# Arkady Filippenko



## Portamento

*Arkady Filippenko* (1912-83) was a Soviet Ukrainian composer who is unjustly forgotten today. Filppenko helped organize the Ukrainian Composers Union and served as its executive secretary and vice-president in the mid-50s. He wrote for nearly every genre and left several symphonies, an opera, nine works of chamber music (including four string quartets), and more than 500 songs. He was perhaps best known in the Soviet Union as a composer for the cinema.

I am only familiar with Filippenko's string quartets, but thankfully they are all masterpieces - comparible with most of Shostakovich's essays in the genre. The 2nd String Quartet, which evoked the struggles of the Soviet people during WWII, won the State Prize in 1948 and is especially well-crafted.

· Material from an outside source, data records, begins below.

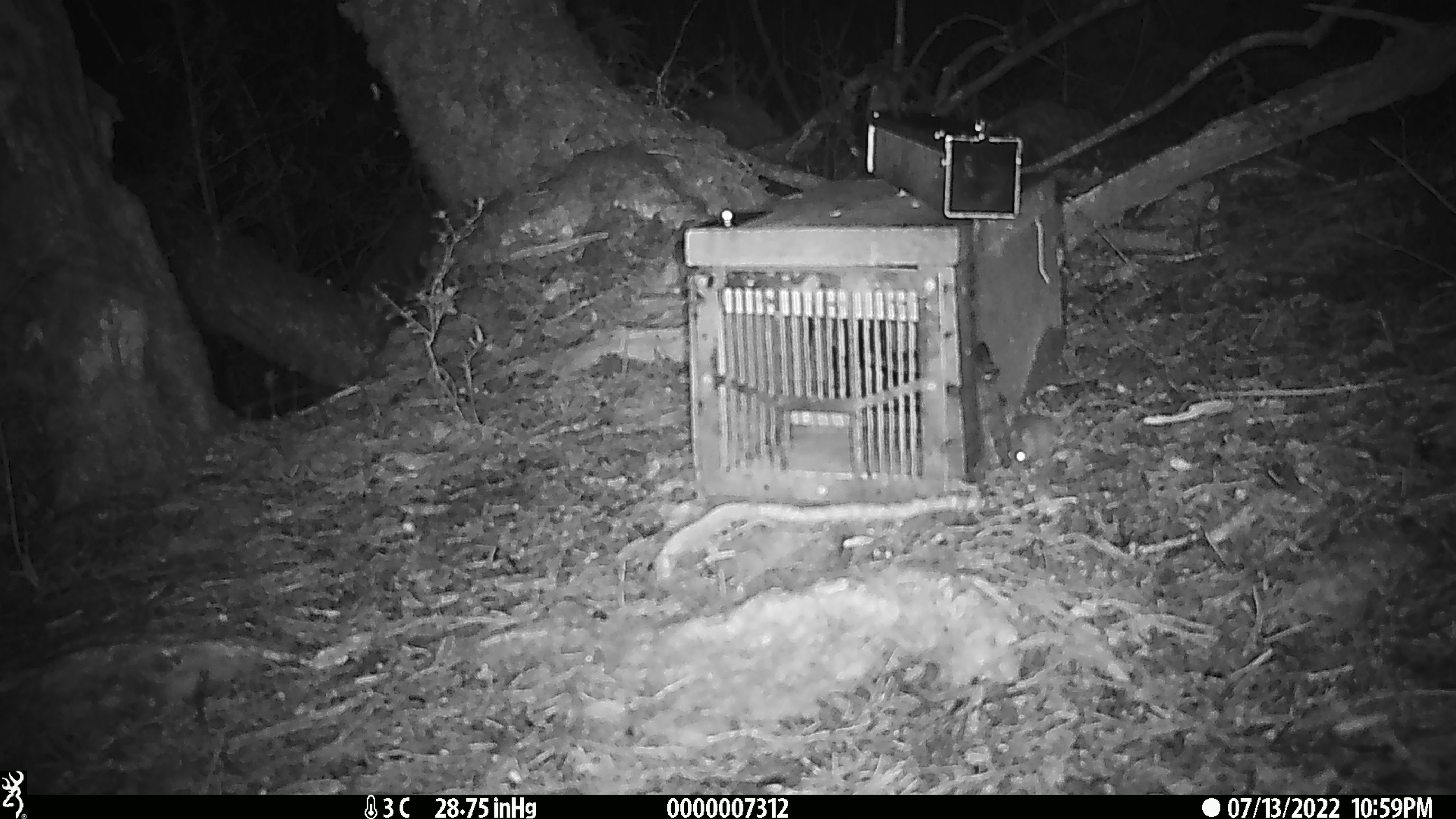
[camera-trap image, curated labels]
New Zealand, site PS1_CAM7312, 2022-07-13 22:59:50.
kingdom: Animalia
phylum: Chordata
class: Mammalia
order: Rodentia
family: Muridae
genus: Mus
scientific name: Mus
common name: mouse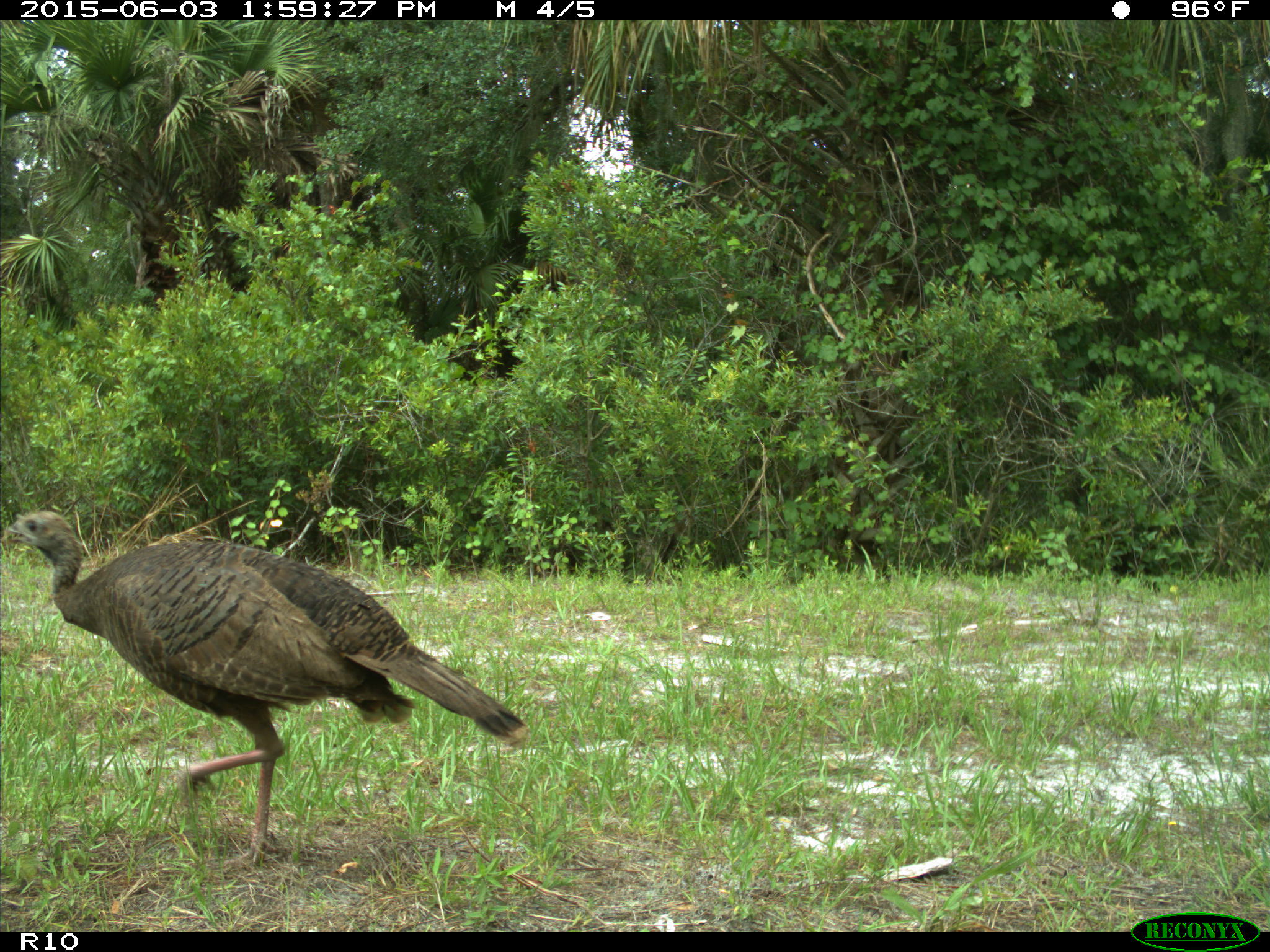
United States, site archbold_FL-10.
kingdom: Animalia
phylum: Chordata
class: Aves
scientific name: Aves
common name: birds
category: unidentified bird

Recordings of Filippenko's work are rare, most coming in the form of old Melodiya recordings. Thankfully I've got my hands on them to enjoy for a while. I believe a user on eBay sells some of these CDs.

String Quartet No. 1:





No. 2:





No. 3:





No. 4:


----------



## Pugg

Those string quartets sounds like almost "classical" as in the classical period.
( bit of Klezmer also)


----------



## Portamento

Pugg said:


> Those string quartets sounds like almost "classical" as in the classical period.
> ( bit of Klezmer also)


That is my experience with most Ukrainian composers - very nationalist in style. I don't very much see the classical in Filippenko, more neoromantic with bits of folk elements in between.


----------